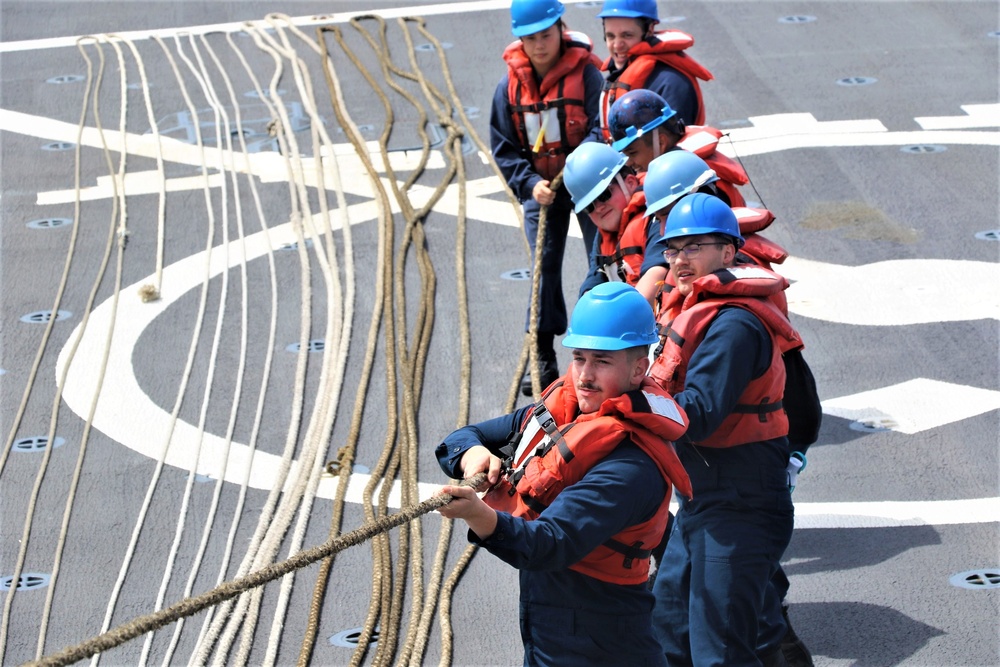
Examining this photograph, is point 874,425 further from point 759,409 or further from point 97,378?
point 97,378

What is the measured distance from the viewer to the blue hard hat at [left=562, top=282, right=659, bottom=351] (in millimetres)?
3381

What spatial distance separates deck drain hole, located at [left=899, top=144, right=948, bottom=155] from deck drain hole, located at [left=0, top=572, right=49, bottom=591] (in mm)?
7344

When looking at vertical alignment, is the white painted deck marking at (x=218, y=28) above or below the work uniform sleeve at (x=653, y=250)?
below

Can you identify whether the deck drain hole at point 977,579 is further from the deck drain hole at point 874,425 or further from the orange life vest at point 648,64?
the orange life vest at point 648,64

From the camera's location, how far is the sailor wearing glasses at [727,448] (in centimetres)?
411

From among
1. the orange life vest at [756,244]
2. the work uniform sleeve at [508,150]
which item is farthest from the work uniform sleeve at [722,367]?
the work uniform sleeve at [508,150]

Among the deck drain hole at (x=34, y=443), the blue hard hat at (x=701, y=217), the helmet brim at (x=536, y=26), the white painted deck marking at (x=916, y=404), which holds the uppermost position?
the helmet brim at (x=536, y=26)

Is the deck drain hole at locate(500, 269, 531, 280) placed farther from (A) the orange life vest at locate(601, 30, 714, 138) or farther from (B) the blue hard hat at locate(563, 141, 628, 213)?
(B) the blue hard hat at locate(563, 141, 628, 213)

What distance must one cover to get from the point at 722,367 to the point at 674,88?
260 centimetres

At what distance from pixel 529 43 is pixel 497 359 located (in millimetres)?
1939

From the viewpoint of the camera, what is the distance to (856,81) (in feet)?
35.0

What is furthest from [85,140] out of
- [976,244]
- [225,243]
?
[976,244]

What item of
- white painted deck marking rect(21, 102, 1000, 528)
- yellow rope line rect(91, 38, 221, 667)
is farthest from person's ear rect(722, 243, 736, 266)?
yellow rope line rect(91, 38, 221, 667)

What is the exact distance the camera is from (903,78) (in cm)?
1066
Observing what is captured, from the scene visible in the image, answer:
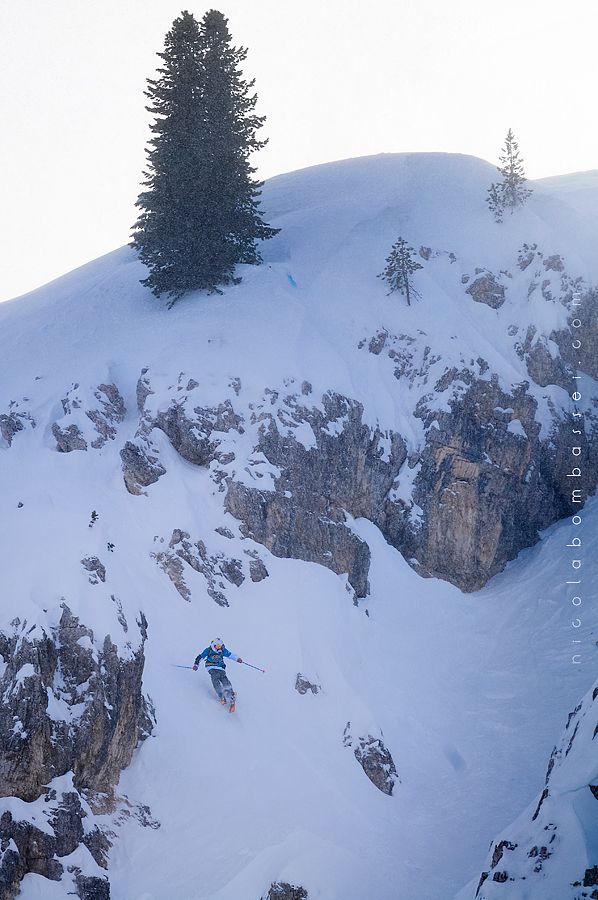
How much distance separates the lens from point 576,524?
3017 cm

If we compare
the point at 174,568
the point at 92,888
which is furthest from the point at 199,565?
the point at 92,888

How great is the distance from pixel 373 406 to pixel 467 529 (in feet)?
18.8

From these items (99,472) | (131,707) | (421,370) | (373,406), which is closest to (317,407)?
•••
**Problem details**
Please rewrite the listing above, replacing every instance of "deck drain hole" with "scupper" and changing nothing else. Leave out the pictures.

**Worked answer**
Examining this photograph, is point 874,425 further from point 759,409 or further from point 97,378?
point 97,378

What is the measured distance from the viewer to the blue hard hat at [left=562, top=282, right=659, bottom=351] (in millimetres)?
3381

What spatial distance separates scupper, located at [left=899, top=144, right=948, bottom=155] from scupper, located at [left=0, top=572, right=49, bottom=591] (in mm)?
7344

When looking at vertical alignment, is the white painted deck marking at (x=218, y=28) above or below the work uniform sleeve at (x=653, y=250)?
below

Can you identify whether the scupper at point 977,579 is further from the scupper at point 874,425 or further from the orange life vest at point 648,64?
the orange life vest at point 648,64

From the camera's location, how far is the sailor wearing glasses at [727,448] (in centimetres)?
411

From among
1. the orange life vest at [756,244]
2. the work uniform sleeve at [508,150]
which item is farthest from the work uniform sleeve at [722,367]?
the work uniform sleeve at [508,150]

Among the scupper at (x=34, y=443), the blue hard hat at (x=701, y=217), the helmet brim at (x=536, y=26), the white painted deck marking at (x=916, y=404), which holds the uppermost position?
the helmet brim at (x=536, y=26)

Is the scupper at locate(500, 269, 531, 280) placed farther from (A) the orange life vest at locate(601, 30, 714, 138) or farther from (B) the blue hard hat at locate(563, 141, 628, 213)?
(B) the blue hard hat at locate(563, 141, 628, 213)

What distance must one cover to get from the point at 722,367 to the point at 674,88?
260 centimetres

At what distance from pixel 529 43 is pixel 497 359 located (in millimetres)?
1939

From the viewpoint of the camera, what is the distance to (856,81) (in feet)?
35.0

What is furthest from [85,140] out of
- [976,244]
- [225,243]
?
[976,244]

What item of
- white painted deck marking rect(21, 102, 1000, 528)
- yellow rope line rect(91, 38, 221, 667)
is farthest from person's ear rect(722, 243, 736, 266)?
yellow rope line rect(91, 38, 221, 667)

What is the exact distance the camera is from (903,78) (in cm)?
1066
Observing what is captured, from the scene visible in the image, answer:
How much distance separates the lens from point 576,524?
3017 cm

If we compare
the point at 174,568
the point at 92,888
which is furthest from the point at 199,565?
the point at 92,888

How great is the distance from pixel 373 406 to pixel 467 529 (in feet)?
18.8

From these items (99,472) | (131,707) | (421,370) | (373,406), which is closest to (317,407)?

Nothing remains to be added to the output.